The statement was in response to the revelations from Tenable, a cybersecurity company, which discovered that Azure customers relying on Azure Service Tags for their firewall rules could be bypassed. There is no proof that this vulnerability has been exploited in real-world scenarios.
The core issue lies in some Azure services permitting inbound traffic through a service tag, which potentially enables an attacker in one tenant to send tailored web requests to access resources in another, provided it allows traffic from the service tag without conducting any form of authentication.
Ten Azure services have been identified as susceptible: Azure Application Insights, Azure DevOps, Azure Machine Learning, Azure Logic Apps, Azure Container Registry, Azure Load Testing, Azure API Management, Azure Data Factory, Azure Action Group, Azure AI Video Indexer, and Azure Chaos Studio.

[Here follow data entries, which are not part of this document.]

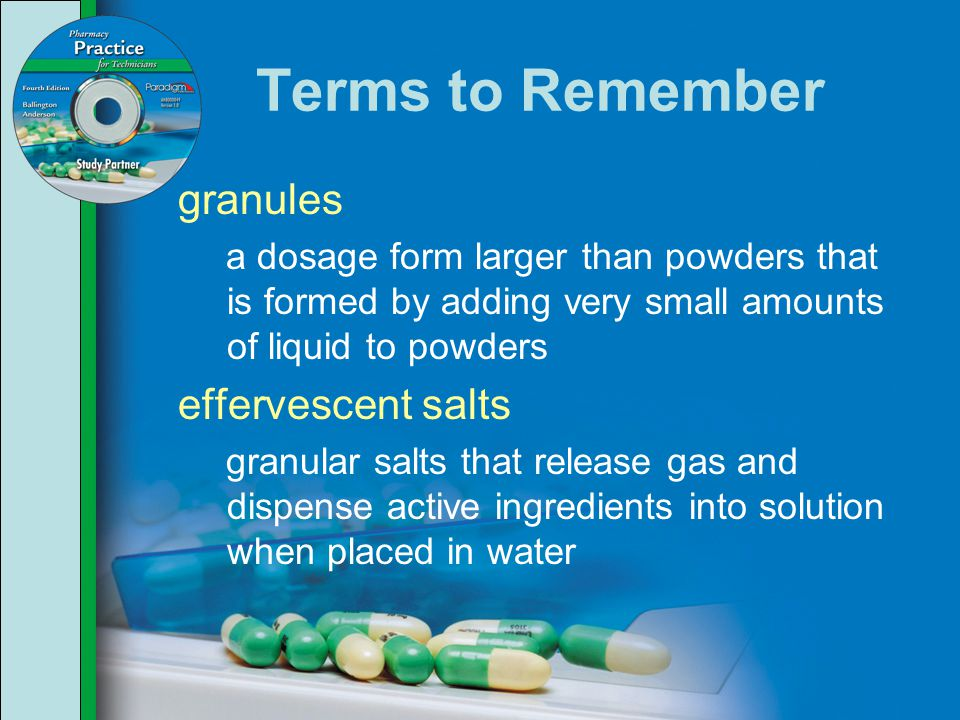 Terms to Remember granules effervescent salts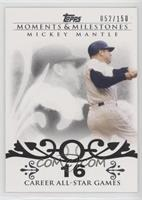 Mickey Mantle (20 Career All-Star Game Selections) #/150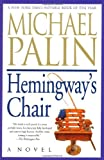 Palin, Michael: Hemingway's Chair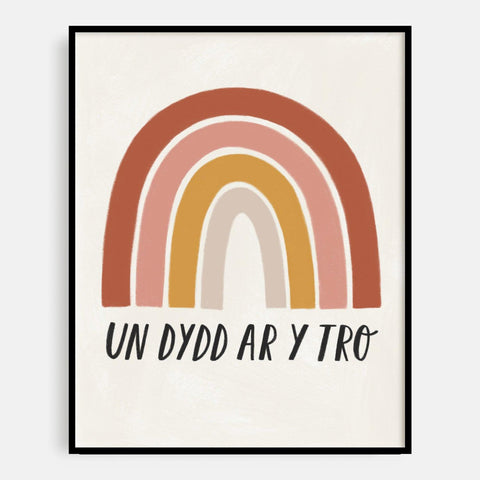 Print - Rainbow - Un Dydd ar y Tro - One Day at a Time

“This flaw empowers a hacker to manage server-side requests, effectively masquerading as trusted Azure services,” mentioned Tenable researcher Liv Matan commented. “This allows the attacker to evade network restrictions based on Service Tags, typically employed to prevent unauthorized access to Azure clients’ internal assets, data, and services.”
In reaction to the disclosure in late January 2024, Microsoft has revised the documentation to explicitly mention that “Relying solely on Service Tags is insufficient for securing traffic without considering the service’s nature and the traffic it sends.”
It is also advised that customers review their utilization of service tags and verify that they have implemented adequate security measures to authenticate only trusted network traffic for service tags.